When I was in college I opened my first credit card. I was given a small credit card limit, but it was more money than I had ever been given before. Fortunately, I was responsible and didn’t go on a crazy shopping spree. I used my credit card to pay for small purchases like my cell phone bill or textbooks. Then I would use my student income to pay off my balance due.

However, if you are a student that has found yourself with credit cards and credit card debt, here are a few tips to help you get debt free. Once you pay off your balances, make sure to only charge purchases you can afford to pay for in full when the bill is due. 

Take Control

If you are overspending on credit cards, take the credit cards out of your wallet! Then, immediately stop using that card for purchases. Make a promise to yourself and find a friend to hold you accountable. No more purchases on that card–period! 

Then, hide the credit card in a safe place where you won’t be tempted to use it. Consider storing it in your freezer, a safe, or hand them off to a trustworthy friend or relative. Promise not to use the credit card unless a major life or death crisis comes up and you have no other options.

Add Up Your Debt

Step two is to calculate how much you owe. For each credit card with a balance, write down the total card balance and interest rate. If you are not sure where to find this information, start by reviewing your credit card statement. 

In the event you cannot figure out your interest rate, contact your credit card company and ask. You have the right to know this information and they are required to tell you. When you are talking to the credit card company ask if you qualify for a lower interest rate. If they say “yes” take it because lowering your interest rate will decrease what you owe right away.

Once you add up your credit card debt, write down what habits or purchases that got you into debt in the first place. This is a reflection exercise that will help you identify what things to avoid so you can stay out of debt. Then, commit to changing those habits. 

For example, if you see that most of your credit card purchases were from eating out with friends, consider cutting back the number of times you go out to eat. If you choose to keep eating out, pay for your meals with cash instead of with a credit card.

The credit card company wins every time you charge a hamburger or drinks and then don’t pay your credit card bill in full. When you don’t pay our credit card bill in full, your meal ends up costing you more thanks to interest. 

Budget to Pay Off Debt

To ensure you get out of credit card debt you must include your monthly credit card payments in your budget. Look at your monthly cash flow (your income or money coming in versus money going out). Figure out where you can cut expenses, and put the money you have left at the end of the month towards your credit card balance. 

Always pay more than your minimum payment on your credit cards. After you review your budget and figure out how much you can pay towards credit cards each month, then prioritize your payments based on the cards’ interest rates. The card with the higher interest rate, you should attack more aggressively.

Set up automatic payments so you won’t have to remember to pay your bill. Each month money is deducted from your bank account and pays down your balance like clockwork. Once you set automatic payments sit back and watch your balance go down. If you get any monetary gifts or surprise money you can put it towards your debt and pay down your balance even faster.
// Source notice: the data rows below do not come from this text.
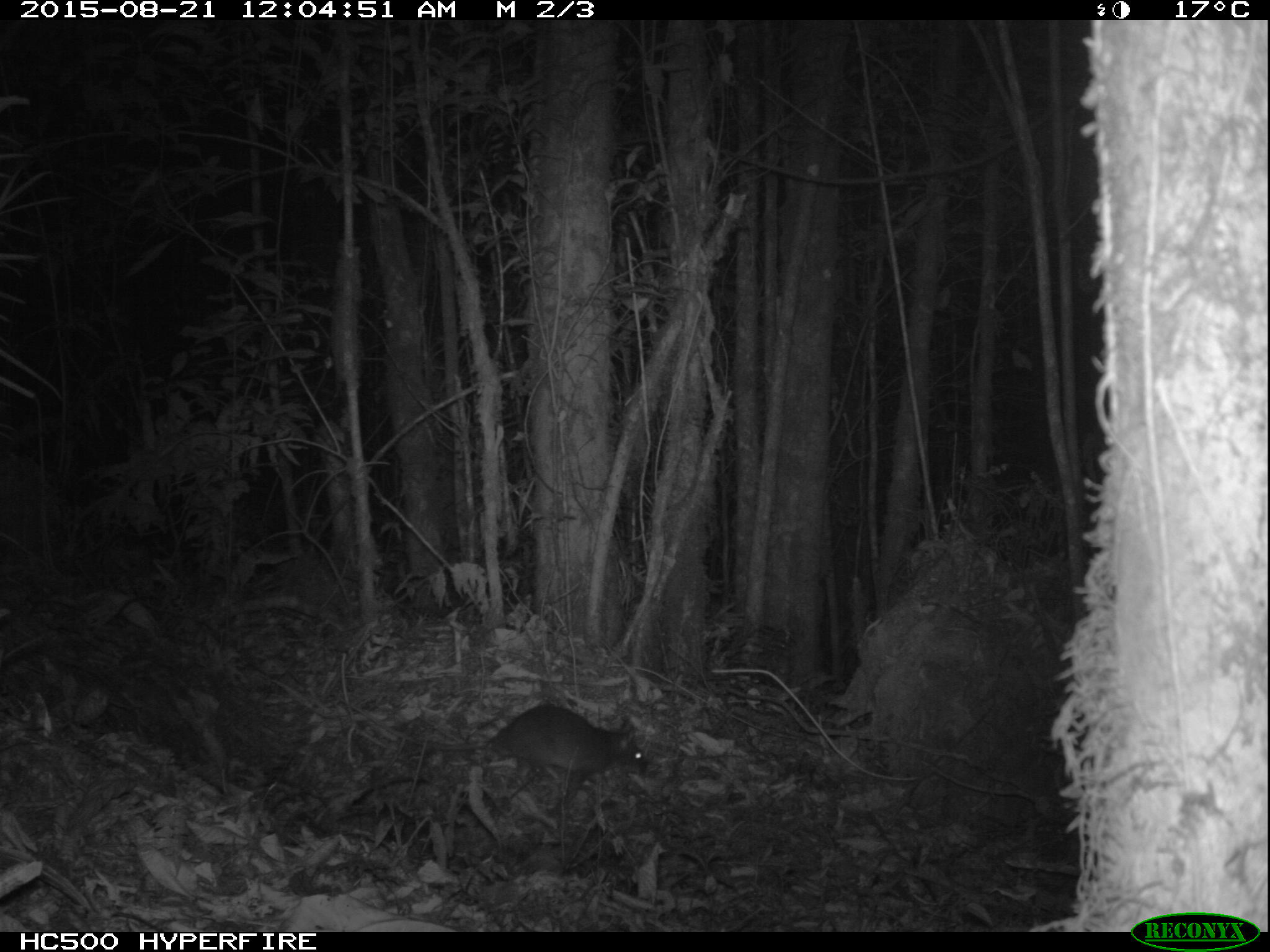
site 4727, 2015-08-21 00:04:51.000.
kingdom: Animalia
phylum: Chordata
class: Mammalia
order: Rodentia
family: Nesomyidae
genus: Cricetomys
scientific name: Cricetomys gambianus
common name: african giant pouched rat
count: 1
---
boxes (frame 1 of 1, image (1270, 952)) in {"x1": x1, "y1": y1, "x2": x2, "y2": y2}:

Once you pay off the credit card with the higher interest rate take the money you were putting to that card and add it to your payments for your remaining credit cards.

When your credit cards are paid off, use them wisely and always pay off the balance due so you can remain debt free.


  1. Having been someone, who has just had to ‘up’ my credit card payment, I his has been really helpful. I didn’t realise I had my credit card set up on paypal🙈 so silly expenses were coming out. I removed it from every account (I hadn’t realised my debit card and credit card had similar last four numbers…)

    So I have my credit card for desperate things ONLY. I have agreed to pay over the suggested voluntary amounts and even asked if I would be eligible for a lower interest rate, she told me not at the moment but ask again in 3 months time. So thank you for the suggestion. Thank you for the excellent post 😊.